## [SELECTION]
---------------

# sand subrates near columbus ohio



## redstrat (Apr 3, 2006)

*White Sand near columbus ohio*

Hi this is a quesiton for those living in central ohio, has anyone seen 3M color quartz products sold in central ohio, or even NW columbus??? I have contacted 3m and had no luck finding this product sold locally. I'm also wondering if anybody has seen white silica sand sold here.

Should I have any concerns about contamination or ph buffering by white play sand? is white play sand really silica sand?

I guess the underlying question here is has anyone seen good white sand suitable for substrate, in an open foreground, sold in or around NW columbus? There shouldn't be any plants growing in this substrate as I will have flourite in the planted areas.


----------



## MatPat (Mar 22, 2004)

The only 3M Color Quartz dealer in Ohio is in Cleveland. You may be able to get a 3M dealer in Columbus to order you some white Colorquartz but I have no idea what the shipping would be.

You may want to check out the Swimming Pool Supply stores in your area for Silica Sand. Some of them carry the more 'natural' color silica sand but I have seen in in an opaque white also.

If you really want white sand, Carib Sea makes a product called "Marine Sand" that is white and inert according to their website. It is similar in size to Tahitian Moon Sand which is about as small of a "sand" as I would go in a planted tank. It may work for your needs.

Play sand can be very different in it's makeup depending on where it is from. If you decide to go with play sand, put some in a glass of water and let it sit for a few days to see if the KH or GH rises. That is the only way to be sure it is inert.


----------



## redstrat (Apr 3, 2006)

I have heard of the Carib Sea Marine sand and I probably should have mentioned it before, this is another sand I'd like to find. Has anybody seen it because I can't find it locally, maybe I just haven't looked hard enough. I have seen the reptile verson but its supposed to be a calcium based sand and it would definately alter the PH and GH of my water. 

I wish petsmart had it so I could do an online price match lol.

the only reason silica sand interestes me so much is because I've heard it comes in 50# bags and can be very cheap and still very WHITE. 

I'll probably avoid play sand, unless its the only thing I can find.


----------



## MatPat (Mar 22, 2004)

The place with the reptile version of Carib Sea products should be able to order you a bag of the Marine Sand. I imagin it is priced similar to the Tahitian Moon Sand at about $20 per 20lb bag. The Silica Sand would definately be cheaper


----------



## evercl92 (Aug 14, 2006)

I don't recall the exact brand of the sand, but I have seen several colors of the sand at Aquarium Adventure and Byerly's. It was some 'marine' sand, possible the Carib Sea brand. It was $5 for 5lbs. I used the black in my cherry shrimp tank, and have yet to have a loss.


----------



## redstrat (Apr 3, 2006)

I currently use the black tahitian moon sand that I bought when I first started my 75g tank, and I was very satisified with it. I'm looking for white sand for my rescape I'm planning this winter. I'll have to check Aquarium Adventure, I live really close and I haven't checked there yet for some reason. Has anybody seen silica sand?


----------



## Six (May 29, 2006)

---------------

## [EXCERPTED RECORDS]
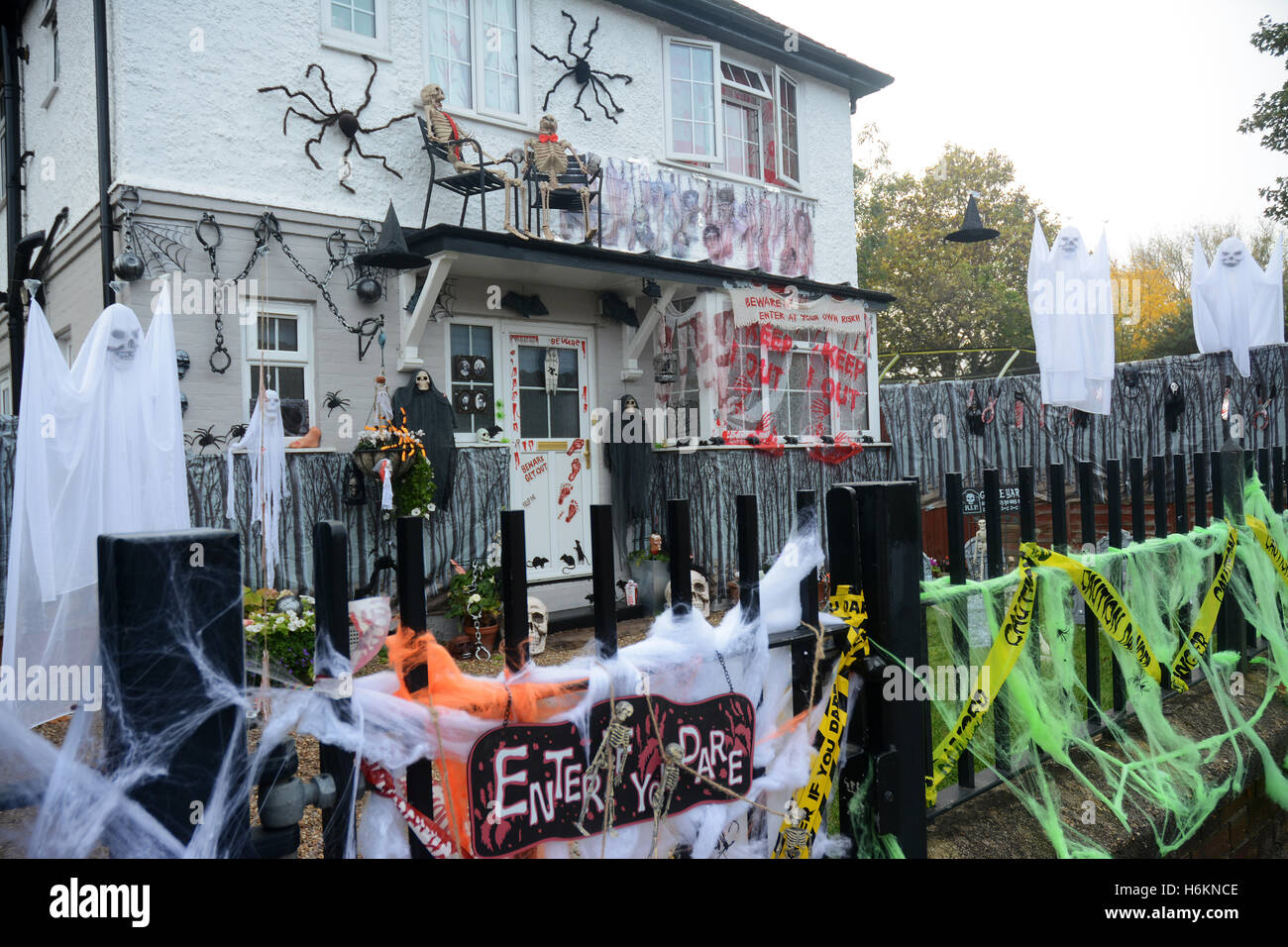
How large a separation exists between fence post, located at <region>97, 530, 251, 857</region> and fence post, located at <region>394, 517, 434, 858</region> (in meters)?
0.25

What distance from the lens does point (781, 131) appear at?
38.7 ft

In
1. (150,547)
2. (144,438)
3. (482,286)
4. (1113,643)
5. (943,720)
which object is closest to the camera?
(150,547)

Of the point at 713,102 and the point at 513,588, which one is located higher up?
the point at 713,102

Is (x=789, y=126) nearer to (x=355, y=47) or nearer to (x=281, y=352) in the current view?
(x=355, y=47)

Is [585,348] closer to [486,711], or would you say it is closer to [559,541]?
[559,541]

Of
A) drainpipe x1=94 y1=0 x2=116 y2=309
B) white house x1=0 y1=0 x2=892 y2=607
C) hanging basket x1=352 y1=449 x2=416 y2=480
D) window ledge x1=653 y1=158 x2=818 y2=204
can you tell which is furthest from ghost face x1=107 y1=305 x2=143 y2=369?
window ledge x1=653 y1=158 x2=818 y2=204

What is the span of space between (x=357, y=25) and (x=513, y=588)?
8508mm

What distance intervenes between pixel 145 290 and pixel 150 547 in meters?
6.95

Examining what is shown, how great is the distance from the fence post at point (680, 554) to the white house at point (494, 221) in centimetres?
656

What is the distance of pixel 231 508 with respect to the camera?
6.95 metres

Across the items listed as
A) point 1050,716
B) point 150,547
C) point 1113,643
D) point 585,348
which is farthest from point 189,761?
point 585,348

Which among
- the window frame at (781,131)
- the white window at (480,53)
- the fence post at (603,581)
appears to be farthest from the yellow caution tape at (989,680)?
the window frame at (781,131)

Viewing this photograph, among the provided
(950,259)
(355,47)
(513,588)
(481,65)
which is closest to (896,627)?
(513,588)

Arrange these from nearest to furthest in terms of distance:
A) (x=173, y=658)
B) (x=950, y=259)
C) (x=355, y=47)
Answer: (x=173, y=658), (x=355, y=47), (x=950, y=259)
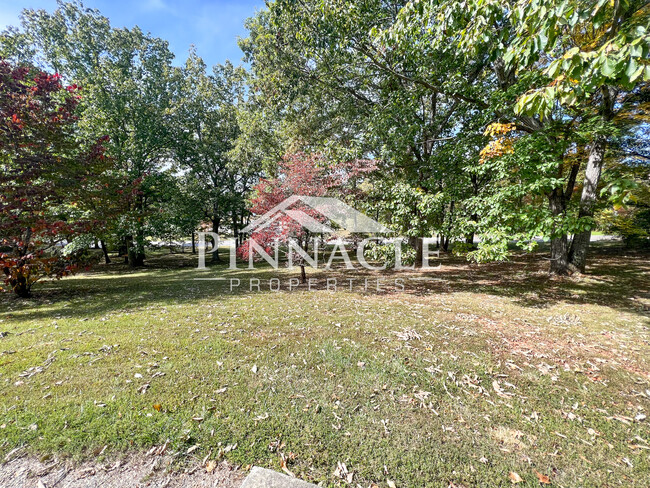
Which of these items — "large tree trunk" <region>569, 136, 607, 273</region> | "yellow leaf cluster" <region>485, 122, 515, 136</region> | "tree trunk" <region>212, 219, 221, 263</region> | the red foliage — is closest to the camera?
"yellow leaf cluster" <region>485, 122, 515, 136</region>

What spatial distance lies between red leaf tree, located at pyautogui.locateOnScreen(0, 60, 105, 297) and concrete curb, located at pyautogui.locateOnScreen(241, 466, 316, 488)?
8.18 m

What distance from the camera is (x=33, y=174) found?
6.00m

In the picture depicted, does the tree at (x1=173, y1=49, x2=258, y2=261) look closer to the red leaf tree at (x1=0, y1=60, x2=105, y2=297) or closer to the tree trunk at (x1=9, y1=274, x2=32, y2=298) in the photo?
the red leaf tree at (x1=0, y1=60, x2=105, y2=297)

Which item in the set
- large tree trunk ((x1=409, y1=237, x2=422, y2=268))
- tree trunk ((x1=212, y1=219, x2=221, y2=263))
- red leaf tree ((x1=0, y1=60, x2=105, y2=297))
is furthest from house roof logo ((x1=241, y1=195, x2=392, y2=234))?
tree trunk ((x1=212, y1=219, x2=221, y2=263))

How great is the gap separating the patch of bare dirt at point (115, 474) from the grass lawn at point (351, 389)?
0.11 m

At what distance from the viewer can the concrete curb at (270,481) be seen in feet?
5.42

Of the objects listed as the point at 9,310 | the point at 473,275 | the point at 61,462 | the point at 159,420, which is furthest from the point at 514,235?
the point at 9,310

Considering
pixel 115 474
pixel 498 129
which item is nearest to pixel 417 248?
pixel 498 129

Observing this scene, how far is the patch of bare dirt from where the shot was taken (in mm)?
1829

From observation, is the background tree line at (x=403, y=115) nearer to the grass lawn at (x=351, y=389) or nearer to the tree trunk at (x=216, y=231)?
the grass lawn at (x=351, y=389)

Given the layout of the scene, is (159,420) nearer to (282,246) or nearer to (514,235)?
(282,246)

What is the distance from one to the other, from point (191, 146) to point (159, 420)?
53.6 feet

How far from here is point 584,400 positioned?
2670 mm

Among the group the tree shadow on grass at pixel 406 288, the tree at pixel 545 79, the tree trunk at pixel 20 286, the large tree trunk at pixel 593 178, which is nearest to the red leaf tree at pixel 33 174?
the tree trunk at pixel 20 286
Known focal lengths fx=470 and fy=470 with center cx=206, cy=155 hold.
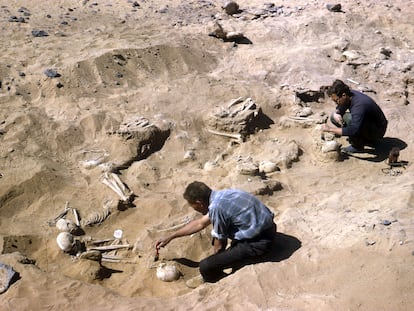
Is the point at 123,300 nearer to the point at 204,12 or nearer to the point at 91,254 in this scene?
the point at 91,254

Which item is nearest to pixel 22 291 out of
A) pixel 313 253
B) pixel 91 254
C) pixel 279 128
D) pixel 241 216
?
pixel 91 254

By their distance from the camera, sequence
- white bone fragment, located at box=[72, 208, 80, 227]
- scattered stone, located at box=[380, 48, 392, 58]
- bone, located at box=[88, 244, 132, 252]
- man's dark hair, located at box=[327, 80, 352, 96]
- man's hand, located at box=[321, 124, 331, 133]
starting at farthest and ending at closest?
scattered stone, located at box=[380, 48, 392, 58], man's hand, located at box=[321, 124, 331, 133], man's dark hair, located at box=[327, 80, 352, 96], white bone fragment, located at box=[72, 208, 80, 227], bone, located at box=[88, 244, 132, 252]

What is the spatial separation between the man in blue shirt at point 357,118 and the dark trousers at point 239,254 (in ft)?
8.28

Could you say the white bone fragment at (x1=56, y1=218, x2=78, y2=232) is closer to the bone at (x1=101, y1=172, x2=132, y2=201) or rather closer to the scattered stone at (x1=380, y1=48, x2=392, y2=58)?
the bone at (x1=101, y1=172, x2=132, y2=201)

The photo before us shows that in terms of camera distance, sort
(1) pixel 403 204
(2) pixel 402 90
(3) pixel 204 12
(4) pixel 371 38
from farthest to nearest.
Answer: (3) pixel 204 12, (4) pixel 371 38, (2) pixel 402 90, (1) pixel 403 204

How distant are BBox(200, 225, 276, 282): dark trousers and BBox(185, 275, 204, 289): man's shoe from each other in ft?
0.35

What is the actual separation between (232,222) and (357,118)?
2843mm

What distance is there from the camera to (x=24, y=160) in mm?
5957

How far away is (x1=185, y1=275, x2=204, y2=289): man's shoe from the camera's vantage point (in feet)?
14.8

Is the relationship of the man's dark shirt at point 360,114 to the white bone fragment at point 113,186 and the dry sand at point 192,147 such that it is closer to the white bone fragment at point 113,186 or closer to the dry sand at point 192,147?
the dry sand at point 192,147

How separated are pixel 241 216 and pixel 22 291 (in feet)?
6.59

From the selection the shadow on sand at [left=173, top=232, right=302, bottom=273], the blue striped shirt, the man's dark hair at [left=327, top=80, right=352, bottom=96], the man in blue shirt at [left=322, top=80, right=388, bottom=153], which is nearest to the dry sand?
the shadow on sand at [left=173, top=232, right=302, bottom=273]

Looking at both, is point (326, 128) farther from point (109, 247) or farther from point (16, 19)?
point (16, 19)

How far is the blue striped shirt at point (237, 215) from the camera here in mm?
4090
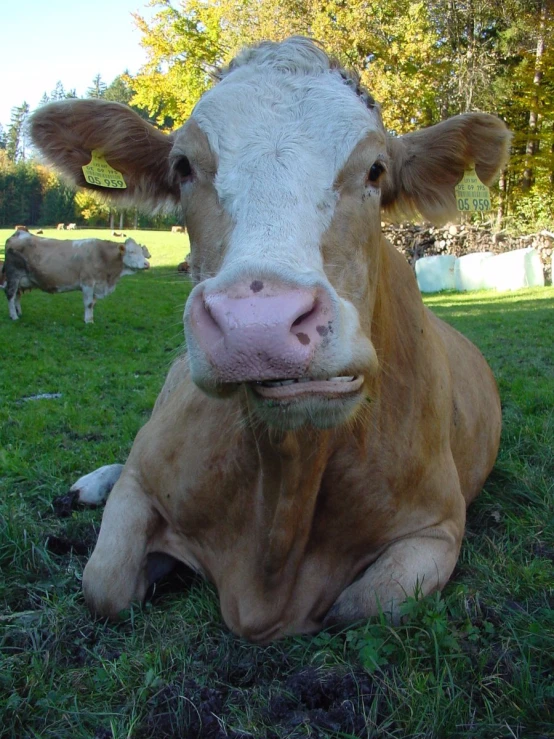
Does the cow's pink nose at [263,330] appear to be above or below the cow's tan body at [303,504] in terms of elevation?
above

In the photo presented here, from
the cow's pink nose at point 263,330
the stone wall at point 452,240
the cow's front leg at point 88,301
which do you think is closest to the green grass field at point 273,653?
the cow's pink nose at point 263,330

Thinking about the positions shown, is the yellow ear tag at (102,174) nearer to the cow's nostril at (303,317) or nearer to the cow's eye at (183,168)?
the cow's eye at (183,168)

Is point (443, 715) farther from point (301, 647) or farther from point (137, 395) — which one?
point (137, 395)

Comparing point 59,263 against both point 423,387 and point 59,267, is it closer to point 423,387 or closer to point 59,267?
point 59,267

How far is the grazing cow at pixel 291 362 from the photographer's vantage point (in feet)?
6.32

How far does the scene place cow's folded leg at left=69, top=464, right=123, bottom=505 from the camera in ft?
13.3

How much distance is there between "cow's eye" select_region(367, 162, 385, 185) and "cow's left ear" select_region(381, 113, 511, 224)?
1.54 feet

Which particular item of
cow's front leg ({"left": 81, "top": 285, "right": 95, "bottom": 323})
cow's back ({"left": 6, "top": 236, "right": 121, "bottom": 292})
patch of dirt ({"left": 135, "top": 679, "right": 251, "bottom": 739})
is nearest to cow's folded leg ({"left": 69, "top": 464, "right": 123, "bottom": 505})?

---------------

## [SET OF TASKS]
#1 Reproduce the passage of the thread on white aquarium sand starting at "The place with" and ending at "have a loss.".
#2 Write the next part of the thread on white aquarium sand, picking up from its last line.

## [FINAL RESULTS]
#1
The place with the reptile version of Carib Sea products should be able to order you a bag of the Marine Sand. I imagin it is priced similar to the Tahitian Moon Sand at about $20 per 20lb bag. The Silica Sand would definately be cheaper


----------



## evercl92 (Aug 14, 2006)

I don't recall the exact brand of the sand, but I have seen several colors of the sand at Aquarium Adventure and Byerly's. It was some 'marine' sand, possible the Carib Sea brand. It was $5 for 5lbs. I used the black in my cherry shrimp tank, and have yet to have a loss.

#2
i use play sand ina few of my tanks and i dont like it. it's not nice to catfish for one, otherwise it packs really tight, which the plants dont like.

thats just my experience though. 

gl!


----------



## MatPat (Mar 22, 2004)

Six said:


> i use play sand ina few of my tanks and i dont like it. it's not nice to catfish for one, otherwise it packs really tight, which the plants dont like.
> 
> thats just my experience though.


I have had the same experience with play sand, except for the catfish.


----------



## redstrat (Apr 3, 2006)

Ok definately not going to go for the play sand lol.

****I have an update****
I just got done doing a little running around the sawmill, henderson area and found some interesting things.

Aquarium Adventure-
doesn't have anything as far as white inert sand goes unless you want to buy tons of 5lb bags for $4.99 each, they do however have some new plants in there that I haven't seen before, Rotala Wallichi, Baby Tears. I'm a little impressed to see them changing the plant selection up a little.

Petco-
waste of time, they didnt have many sand options, just crushed coral and gravel up to 2-4" diam river rock.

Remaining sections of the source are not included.